It seems Skinny, at some point, must have been standing too close to someone wearing red. This is somehow constitutionally sound grounds for a night in jail.
Then comes the bad news for Fat Joe. Fat Joe has an outstanding warrant. It’s from 2001, for an open container. Fat Joe is livid at this news.
“I was in prison in 2001!” he screams. “I got put in for eight yea
rs for assault! How can I have a warrant? Look it up, look it up! I am a violent felony offender! You should know me! Eight years, it’s in there!”
I am in a ten-by-seven cell with a three-hundred-pound self-described violent felony offender. I’m actually not too stressed about it, never feel like I’m in any danger. My biggest worry is that the cops will decide to impound the film footage, find out about the art gallery, bust it before it finishes, and I’ll be the idiot who fucked it all up.

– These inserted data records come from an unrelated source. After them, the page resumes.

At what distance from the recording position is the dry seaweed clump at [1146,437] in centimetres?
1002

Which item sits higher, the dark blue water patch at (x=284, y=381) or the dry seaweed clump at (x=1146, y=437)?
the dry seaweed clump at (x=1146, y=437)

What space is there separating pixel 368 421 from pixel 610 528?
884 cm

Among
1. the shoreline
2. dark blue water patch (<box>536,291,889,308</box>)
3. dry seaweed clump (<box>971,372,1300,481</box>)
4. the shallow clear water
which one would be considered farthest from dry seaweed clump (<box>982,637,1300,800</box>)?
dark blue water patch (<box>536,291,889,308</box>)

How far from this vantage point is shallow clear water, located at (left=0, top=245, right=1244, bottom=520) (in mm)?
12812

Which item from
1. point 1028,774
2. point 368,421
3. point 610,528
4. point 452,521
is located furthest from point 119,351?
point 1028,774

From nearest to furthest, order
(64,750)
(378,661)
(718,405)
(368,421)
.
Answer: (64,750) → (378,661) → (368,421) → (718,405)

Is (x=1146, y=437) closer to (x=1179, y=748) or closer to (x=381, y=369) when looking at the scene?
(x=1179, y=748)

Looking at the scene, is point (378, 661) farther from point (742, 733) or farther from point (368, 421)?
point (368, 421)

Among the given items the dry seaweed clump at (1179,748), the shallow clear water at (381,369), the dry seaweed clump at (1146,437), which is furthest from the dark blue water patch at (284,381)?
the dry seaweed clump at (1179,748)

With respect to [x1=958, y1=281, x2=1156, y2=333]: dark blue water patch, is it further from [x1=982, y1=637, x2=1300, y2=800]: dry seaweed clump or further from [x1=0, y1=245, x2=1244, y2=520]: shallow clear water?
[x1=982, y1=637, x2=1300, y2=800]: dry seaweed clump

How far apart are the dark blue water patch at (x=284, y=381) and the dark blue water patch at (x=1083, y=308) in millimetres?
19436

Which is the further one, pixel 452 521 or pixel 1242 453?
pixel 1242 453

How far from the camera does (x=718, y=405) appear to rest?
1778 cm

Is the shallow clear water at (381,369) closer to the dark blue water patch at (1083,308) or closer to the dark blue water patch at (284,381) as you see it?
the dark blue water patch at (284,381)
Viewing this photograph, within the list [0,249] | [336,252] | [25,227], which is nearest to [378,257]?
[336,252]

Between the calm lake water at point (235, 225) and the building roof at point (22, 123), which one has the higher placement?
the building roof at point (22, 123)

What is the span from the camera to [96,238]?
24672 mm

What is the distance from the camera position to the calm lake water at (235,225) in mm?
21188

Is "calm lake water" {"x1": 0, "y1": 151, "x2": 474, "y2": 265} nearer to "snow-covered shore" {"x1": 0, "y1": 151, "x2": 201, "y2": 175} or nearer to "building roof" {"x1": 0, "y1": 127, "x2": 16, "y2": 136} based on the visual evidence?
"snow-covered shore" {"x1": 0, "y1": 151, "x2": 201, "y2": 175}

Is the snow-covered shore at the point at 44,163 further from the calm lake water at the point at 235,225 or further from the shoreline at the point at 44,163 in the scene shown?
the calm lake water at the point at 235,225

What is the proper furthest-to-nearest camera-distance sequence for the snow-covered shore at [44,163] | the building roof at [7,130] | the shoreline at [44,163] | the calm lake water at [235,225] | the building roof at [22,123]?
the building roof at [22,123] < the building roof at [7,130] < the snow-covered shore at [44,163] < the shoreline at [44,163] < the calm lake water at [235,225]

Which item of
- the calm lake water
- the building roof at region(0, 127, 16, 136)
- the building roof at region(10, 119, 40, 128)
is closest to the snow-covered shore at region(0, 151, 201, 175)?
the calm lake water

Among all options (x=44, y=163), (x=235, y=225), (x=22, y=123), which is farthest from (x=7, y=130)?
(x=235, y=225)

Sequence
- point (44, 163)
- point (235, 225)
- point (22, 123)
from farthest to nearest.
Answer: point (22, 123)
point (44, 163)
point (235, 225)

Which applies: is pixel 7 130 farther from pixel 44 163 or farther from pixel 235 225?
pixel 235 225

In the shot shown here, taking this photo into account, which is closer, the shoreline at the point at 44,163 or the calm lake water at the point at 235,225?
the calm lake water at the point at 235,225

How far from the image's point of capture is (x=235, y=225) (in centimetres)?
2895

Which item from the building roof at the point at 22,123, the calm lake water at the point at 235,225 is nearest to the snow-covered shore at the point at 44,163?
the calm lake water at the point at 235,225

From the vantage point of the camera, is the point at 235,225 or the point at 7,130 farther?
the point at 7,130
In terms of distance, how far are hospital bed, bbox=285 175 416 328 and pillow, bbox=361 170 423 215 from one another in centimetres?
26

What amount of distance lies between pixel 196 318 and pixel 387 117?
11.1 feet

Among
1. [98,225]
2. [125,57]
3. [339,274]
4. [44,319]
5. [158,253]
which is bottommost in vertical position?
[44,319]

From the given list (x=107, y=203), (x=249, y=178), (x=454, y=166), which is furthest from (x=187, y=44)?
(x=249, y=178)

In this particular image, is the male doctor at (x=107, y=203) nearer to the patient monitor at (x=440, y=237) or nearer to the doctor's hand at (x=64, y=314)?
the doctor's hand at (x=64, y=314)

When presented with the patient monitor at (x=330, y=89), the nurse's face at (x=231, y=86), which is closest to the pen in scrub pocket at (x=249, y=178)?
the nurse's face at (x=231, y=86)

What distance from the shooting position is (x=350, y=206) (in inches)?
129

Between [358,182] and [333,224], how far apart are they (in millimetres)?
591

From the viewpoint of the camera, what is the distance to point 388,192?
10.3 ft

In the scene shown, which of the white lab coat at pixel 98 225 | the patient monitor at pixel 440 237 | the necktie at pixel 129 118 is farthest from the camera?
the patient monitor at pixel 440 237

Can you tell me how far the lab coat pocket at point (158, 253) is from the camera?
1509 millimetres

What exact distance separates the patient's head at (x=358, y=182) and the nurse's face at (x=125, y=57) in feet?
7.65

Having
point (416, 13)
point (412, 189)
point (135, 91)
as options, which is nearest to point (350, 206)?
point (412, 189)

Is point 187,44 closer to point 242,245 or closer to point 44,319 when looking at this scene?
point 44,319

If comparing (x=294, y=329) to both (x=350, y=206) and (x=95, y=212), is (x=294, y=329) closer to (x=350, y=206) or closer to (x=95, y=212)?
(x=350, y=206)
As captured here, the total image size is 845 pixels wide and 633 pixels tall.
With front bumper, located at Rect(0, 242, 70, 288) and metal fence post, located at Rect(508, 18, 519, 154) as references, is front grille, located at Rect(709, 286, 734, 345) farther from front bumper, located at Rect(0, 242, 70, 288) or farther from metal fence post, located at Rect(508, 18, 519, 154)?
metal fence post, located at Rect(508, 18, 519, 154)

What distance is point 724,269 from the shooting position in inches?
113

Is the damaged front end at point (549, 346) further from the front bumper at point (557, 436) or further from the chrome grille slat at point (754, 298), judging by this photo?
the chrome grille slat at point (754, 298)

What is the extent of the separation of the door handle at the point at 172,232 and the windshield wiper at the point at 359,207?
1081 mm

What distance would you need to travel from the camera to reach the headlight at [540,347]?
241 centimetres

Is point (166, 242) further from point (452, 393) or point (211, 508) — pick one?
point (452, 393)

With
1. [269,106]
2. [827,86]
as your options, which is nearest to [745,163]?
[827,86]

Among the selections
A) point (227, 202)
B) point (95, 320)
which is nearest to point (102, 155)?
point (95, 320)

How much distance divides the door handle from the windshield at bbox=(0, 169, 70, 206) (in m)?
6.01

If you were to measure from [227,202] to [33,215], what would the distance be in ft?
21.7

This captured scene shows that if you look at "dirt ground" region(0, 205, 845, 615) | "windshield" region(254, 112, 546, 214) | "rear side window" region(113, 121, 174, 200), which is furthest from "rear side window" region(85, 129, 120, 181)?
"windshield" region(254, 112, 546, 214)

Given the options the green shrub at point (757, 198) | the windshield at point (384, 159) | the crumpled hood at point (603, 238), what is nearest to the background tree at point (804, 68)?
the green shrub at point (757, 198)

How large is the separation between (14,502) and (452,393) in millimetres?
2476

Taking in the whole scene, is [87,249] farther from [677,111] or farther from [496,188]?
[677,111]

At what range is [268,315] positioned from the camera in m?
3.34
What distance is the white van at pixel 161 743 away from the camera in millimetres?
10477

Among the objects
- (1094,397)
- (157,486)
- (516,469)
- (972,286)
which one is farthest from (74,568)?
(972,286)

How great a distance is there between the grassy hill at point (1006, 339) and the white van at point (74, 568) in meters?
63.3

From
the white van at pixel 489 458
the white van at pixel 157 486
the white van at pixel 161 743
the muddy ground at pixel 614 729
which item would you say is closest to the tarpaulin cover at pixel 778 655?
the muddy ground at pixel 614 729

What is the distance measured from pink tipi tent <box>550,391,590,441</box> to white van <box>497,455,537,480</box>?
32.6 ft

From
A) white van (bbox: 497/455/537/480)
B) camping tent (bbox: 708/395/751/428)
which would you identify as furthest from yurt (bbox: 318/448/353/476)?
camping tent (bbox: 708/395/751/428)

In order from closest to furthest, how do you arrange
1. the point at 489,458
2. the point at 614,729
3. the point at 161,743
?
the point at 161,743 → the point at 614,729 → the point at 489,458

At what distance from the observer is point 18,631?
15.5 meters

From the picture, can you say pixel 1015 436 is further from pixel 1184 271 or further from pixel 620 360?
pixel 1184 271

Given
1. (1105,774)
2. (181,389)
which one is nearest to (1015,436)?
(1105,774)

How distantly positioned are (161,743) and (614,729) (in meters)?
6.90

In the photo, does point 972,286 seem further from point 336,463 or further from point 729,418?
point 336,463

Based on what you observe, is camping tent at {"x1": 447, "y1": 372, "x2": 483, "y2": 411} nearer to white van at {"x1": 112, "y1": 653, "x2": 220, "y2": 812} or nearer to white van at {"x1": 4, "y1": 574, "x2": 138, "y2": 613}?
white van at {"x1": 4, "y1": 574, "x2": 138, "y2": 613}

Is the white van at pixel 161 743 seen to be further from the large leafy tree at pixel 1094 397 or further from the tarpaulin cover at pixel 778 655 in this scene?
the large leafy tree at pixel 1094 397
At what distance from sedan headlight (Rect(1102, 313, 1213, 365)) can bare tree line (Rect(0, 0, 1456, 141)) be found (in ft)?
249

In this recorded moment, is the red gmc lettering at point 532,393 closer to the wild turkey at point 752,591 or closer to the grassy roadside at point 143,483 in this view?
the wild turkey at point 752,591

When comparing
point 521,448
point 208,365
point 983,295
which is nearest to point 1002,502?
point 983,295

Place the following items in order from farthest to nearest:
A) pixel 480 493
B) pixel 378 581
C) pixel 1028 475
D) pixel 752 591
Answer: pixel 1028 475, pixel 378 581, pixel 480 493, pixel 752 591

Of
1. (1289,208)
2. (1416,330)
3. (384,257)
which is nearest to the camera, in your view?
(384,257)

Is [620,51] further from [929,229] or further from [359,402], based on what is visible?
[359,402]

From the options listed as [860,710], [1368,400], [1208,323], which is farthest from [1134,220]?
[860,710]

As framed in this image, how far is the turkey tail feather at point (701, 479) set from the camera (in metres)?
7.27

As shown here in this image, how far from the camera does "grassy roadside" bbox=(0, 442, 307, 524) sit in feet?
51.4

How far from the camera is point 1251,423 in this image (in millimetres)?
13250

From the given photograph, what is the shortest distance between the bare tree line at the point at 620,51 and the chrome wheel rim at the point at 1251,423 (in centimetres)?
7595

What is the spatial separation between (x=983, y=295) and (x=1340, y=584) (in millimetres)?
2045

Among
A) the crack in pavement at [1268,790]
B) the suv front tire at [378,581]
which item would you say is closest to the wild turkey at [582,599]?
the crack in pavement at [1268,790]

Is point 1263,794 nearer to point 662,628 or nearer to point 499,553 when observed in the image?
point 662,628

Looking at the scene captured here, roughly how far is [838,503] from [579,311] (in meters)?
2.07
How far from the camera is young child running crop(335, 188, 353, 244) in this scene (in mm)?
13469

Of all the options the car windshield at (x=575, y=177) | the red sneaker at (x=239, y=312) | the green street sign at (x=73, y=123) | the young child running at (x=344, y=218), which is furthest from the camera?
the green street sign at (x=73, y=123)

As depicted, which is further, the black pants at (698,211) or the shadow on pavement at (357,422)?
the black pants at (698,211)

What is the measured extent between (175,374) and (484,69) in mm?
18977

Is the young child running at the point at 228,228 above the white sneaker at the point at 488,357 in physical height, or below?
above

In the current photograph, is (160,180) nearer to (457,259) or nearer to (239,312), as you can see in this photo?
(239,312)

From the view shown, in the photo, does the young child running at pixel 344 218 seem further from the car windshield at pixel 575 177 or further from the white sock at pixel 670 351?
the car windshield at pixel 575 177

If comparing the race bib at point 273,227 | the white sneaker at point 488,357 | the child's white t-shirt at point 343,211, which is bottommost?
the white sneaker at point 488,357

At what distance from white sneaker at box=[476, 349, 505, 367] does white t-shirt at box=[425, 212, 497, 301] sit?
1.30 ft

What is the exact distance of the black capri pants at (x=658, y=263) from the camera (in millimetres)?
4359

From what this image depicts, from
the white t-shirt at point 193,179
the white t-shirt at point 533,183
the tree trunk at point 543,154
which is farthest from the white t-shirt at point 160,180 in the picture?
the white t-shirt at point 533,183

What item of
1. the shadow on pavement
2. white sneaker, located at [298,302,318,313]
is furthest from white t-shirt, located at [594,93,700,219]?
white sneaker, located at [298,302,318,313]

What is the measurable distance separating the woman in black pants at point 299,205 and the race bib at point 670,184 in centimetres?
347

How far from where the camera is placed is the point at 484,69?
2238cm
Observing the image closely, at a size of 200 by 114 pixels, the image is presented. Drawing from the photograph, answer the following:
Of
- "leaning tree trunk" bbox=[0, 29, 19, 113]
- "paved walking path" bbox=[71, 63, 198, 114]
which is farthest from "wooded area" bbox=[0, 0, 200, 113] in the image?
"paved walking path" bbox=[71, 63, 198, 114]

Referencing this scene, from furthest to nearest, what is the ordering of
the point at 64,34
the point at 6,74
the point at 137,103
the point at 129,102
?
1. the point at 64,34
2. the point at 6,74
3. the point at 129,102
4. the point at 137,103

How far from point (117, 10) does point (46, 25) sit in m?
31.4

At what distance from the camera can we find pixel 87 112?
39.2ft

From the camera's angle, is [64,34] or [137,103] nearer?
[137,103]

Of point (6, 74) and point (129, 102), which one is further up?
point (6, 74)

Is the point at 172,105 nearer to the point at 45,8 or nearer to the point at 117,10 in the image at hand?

And it would have been my fault, not fairly chalked up to bad luck. A couple weeks previously, Shane and Eric were hanging out on the roof of the Red Hook Grain Terminal when security spotted them. They played a cat-and-mouse game until dark, at which time they managed to sneak out the back. Shortly afterward I read an article in the local paper about how the owner was complaining about all the trespassing that was taking place ever since the city made him replace a ten-foot solid metal fence with a shorter see-through one on the grounds that the old fence obstructed the view of the water. I should have known the consequences of being caught would be more than a stern lecture, and definitely should have paid more attention and not been so cavalier about our exit. I didn’t even wait the few minutes it would have taken for it to get dark enough that the cops might not have seen us. Once again, I’m reminded that injury and arrest are almost always the result of complacency, laziness, and otherwise getting too happy with yourself.